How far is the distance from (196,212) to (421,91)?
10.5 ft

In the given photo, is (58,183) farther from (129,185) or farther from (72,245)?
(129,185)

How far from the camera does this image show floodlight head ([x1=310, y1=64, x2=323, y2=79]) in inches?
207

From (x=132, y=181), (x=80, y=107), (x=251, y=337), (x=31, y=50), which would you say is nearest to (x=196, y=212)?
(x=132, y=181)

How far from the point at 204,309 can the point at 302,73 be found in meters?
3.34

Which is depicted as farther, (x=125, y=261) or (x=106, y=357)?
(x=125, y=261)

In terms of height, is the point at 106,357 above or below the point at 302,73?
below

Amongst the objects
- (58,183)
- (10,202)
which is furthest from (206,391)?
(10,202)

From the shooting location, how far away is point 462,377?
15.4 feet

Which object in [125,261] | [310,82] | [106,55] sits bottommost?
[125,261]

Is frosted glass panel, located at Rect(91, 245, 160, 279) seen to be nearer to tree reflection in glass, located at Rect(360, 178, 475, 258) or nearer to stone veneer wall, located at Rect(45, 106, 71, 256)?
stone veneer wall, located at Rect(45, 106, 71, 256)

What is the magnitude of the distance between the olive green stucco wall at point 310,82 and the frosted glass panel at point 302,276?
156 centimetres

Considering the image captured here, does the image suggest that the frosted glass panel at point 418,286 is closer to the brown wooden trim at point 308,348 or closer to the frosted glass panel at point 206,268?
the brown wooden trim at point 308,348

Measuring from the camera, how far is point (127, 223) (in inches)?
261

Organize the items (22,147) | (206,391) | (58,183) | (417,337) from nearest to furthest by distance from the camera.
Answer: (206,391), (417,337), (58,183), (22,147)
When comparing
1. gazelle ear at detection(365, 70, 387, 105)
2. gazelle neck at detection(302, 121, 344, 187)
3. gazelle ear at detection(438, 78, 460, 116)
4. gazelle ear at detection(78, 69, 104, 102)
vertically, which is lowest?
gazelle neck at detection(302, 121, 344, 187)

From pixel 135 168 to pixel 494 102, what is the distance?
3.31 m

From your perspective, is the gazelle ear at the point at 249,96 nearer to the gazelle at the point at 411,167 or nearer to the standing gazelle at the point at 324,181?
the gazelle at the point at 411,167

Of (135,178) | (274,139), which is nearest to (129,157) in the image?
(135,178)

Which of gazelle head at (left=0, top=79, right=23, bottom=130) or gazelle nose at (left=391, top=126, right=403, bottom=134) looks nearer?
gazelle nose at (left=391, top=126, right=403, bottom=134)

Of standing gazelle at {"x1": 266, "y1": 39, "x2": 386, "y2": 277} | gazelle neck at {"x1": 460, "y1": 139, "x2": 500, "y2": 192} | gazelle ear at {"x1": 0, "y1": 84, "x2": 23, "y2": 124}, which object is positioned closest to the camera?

◆ **Direction**
Reproduce the stretch of the material from the line containing "Is frosted glass" through the line containing "156 centimetres", both lines included.

◆ **Written solution**
Is frosted glass panel, located at Rect(91, 245, 160, 279) seen to be nearer to tree reflection in glass, located at Rect(360, 178, 475, 258) or nearer to stone veneer wall, located at Rect(45, 106, 71, 256)?
stone veneer wall, located at Rect(45, 106, 71, 256)

What is the magnitude of the distance between the olive green stucco wall at point 310,82 and the frosted glass panel at point 302,276?
156 centimetres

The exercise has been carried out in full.